Increasing LCn3 probably has little or no effect on risk of breast cancer diagnosis (moderate-quality evidence), but effects on breast cancer deaths are unclear as the evidence is of very low-quality (two deaths). We meta-analysed 12 trials (44,295 women, 661 diagnoses, mean duration 48 months, mean dose 1.9 g/d LCn3) assessing effects of LCn3 on breast cancer diagnosis (RR 1.03, 95% CI 0.89–1.20, I2 0%, Fig. 3). This lack of effect did not alter in sensitivity analyses, there was no suggestion of small study bias or heterogeneity. Subgrouping did not suggest differences in effect by duration, dose, replacement, intervention type, age, sex or cancer risk. Breast density data were consistent with little or no effect.

Fig. 3
figure3

Forest plot showing effects of increasing omega-3, omega-6 and total PUFA on diagnosis of breast cancer in women participants, using random-effects meta-analyses.

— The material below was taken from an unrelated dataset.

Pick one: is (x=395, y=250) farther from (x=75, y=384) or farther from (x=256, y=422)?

Increasing LCn3 may slightly increase prostate cancer risk (low-quality evidence), but effects on prostate cancer death were unclear (the evidence was very low-quality, five deaths). Seven trials (38,525 men, mean duration 51 months, mean dose 1.2 g/d LCn3) reported on 1021 prostate cancer diagnoses, finding higher risk of prostate cancer in men with increased LCn3 (RR 1.10, 95% CI 0.97–1.24, I2 0%, NNTH 334, Fig. 4). This slight increase in prostate cancer risk was stable to all sensitivity analyses. However, the suggestion of harm was contradicted by PSA data reported in a single large trial (25% reduction, MD −0.13 ng/ml, 95% CI −0.25 to 0.01, 1622 participants). Raised PSA was reported in 12 of 62 participants in another trial (RR 0.47, 95% CI 0.16–1.40), also contradicting the suggested LCn3 harms.

Fig. 4
figure4

Forest plot showing effects of increasing omega-3, omega-6 and total PUFA on diagnosis of prostate cancer in male participants, using random-effects meta-analyses.

Effects of increasing ALA

Increasing ALA probably has little or no effect on risk of cancer death (moderate-quality evidence) and may slightly increase the risk of prostate cancer diagnosis (low-quality evidence). Data on any cancer diagnoses, breast cancer diagnoses, breast or prostate cancer deaths and breast density were too limited to provide useful information, so effects were unclear.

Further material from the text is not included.